Fault-tolerant interfaces for quantum LDPC codes
Matthias Christandl, Omar Fawzi, Ashutosh Goswami
TL;DR
This work develops constant-overhead fault-tolerant interfaces for quantum LDPC codes to enable fault-tolerant quantum state preparation with only constant qubit overhead. It introduces partial decoding interfaces that map encoded data across a hierarchy of QLDPC code levels, while maintaining a local stochastic error model and leveraging efficient QLDPC decoders. The authors prove a main theorem asserting the existence of decoding interfaces with constant overhead and controlled output errors, and they analyze error propagation via a sophisticated block-error-pattern framework mapped onto a binary tree. They further apply these interfaces to achieve fault-tolerant state preparation and discuss downstream benefits for fault-tolerant quantum computation and communication, highlighting potential practical reductions in resource overhead for large-scale quantum tasks.
Abstract
The preparation of a quantum state using a noisy quantum computer (gate noise strength $δ$), will necessarily affect an O($δ$)-fraction of the qubits, no matter which protocol is used. Here, we show that fault-tolerant quantum state preparation can be achieved with constant space overhead improving on previous constructions requiring polylogarithmic overhead.
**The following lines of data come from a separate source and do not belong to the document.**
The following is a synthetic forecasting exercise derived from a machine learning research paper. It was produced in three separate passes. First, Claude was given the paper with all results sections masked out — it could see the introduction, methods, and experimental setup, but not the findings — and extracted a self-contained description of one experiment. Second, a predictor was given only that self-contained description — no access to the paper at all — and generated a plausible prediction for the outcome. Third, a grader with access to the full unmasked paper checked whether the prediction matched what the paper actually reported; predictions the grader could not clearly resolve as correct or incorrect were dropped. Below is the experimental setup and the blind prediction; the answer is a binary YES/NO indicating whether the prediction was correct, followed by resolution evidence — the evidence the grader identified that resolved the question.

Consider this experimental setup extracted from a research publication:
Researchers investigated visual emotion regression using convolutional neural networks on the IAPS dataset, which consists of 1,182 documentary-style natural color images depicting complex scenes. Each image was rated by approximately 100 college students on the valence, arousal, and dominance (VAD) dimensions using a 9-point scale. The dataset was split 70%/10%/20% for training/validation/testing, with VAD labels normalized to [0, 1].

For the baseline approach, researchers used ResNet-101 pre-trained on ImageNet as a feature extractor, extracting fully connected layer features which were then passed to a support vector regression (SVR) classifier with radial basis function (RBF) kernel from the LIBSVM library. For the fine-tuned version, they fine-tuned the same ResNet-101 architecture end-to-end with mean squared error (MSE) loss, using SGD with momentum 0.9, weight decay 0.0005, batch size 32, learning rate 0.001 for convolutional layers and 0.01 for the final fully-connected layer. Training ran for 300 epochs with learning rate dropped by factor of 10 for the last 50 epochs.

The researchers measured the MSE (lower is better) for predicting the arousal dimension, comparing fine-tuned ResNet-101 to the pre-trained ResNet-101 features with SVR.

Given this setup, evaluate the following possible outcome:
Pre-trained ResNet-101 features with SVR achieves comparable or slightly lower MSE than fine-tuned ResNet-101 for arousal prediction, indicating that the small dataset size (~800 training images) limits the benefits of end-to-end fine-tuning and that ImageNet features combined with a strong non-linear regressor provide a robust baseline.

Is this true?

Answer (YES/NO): YES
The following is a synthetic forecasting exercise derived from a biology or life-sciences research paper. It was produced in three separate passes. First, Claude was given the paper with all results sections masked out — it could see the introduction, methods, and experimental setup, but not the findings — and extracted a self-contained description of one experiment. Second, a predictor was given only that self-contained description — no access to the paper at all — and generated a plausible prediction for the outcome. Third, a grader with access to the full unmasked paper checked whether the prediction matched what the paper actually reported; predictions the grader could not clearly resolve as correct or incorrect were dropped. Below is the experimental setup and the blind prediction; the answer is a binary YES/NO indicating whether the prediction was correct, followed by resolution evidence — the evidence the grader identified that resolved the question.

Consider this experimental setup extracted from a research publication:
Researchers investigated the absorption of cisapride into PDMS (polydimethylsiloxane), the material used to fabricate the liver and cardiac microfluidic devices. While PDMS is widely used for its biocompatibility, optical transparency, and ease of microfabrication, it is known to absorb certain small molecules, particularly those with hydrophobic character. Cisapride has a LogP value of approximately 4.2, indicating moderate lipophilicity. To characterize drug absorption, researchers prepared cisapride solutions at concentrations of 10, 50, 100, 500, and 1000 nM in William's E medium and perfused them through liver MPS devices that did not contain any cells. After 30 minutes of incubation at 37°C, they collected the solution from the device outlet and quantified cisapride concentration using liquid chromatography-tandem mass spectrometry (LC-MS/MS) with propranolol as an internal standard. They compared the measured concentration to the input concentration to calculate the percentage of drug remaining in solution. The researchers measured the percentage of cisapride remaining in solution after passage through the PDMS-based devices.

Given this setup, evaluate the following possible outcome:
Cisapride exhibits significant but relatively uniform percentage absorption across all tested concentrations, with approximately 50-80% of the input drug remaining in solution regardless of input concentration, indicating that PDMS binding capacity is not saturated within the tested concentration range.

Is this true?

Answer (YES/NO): NO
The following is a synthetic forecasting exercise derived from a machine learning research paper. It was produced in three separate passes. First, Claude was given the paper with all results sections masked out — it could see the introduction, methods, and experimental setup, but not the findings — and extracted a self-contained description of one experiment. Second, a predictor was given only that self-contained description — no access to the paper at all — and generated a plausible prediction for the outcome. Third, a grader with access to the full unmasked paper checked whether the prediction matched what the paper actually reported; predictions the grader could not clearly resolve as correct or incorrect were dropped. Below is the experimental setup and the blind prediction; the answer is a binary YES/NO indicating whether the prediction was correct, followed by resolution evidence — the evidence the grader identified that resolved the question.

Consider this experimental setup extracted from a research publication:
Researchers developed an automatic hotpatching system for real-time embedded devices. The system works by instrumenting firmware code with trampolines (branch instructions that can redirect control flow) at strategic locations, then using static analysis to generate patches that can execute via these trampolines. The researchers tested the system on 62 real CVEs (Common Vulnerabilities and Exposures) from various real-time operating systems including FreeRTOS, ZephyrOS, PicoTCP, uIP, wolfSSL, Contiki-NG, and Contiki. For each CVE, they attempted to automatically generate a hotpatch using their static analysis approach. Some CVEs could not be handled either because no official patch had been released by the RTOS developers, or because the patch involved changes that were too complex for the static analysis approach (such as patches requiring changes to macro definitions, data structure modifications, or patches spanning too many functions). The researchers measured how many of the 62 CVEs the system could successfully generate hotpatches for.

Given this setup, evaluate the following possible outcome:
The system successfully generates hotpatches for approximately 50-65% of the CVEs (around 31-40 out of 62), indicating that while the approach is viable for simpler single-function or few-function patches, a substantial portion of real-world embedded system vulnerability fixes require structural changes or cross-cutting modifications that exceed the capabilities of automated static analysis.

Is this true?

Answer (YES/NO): NO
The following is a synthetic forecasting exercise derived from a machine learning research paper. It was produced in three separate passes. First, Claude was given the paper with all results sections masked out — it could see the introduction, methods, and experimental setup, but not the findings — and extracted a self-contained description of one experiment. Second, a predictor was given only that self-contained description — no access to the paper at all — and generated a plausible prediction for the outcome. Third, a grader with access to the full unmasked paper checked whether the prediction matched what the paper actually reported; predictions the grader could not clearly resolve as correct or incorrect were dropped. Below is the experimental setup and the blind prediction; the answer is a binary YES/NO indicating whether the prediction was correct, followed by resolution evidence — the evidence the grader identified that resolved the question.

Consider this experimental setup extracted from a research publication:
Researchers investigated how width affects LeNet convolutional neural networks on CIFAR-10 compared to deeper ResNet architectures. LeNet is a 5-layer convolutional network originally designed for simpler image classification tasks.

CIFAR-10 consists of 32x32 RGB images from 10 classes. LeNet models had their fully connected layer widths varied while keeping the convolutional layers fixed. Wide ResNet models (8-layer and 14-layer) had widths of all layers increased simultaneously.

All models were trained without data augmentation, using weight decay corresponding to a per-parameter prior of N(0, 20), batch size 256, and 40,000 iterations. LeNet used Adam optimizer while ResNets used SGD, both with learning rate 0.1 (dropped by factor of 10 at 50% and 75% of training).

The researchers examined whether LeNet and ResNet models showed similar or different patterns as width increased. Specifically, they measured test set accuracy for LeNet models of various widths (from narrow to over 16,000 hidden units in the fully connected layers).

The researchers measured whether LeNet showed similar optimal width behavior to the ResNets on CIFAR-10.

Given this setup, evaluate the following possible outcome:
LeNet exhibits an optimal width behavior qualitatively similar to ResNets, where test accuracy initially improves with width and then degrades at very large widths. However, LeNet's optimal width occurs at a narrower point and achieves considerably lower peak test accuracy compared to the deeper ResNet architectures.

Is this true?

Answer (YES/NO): NO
To achieve this, we add to the toolbox of fault-tolerant schemes for circuits with quantum input and output. More specifically, we construct fault-tolerant interfaces that decrease the level of protection for quantum low-density parity-check (LDPC) codes. When information is encoded in multiple code blocks, our interfaces have constant space overhead. In our decoder construction that change the level of protection by an arbitrary amount, we circumvent bottlenecks to error pileup and overhead by gradual lowering of the level of encoding at the same time as we increase the number of blocks on which decoding is carried out simultaneously.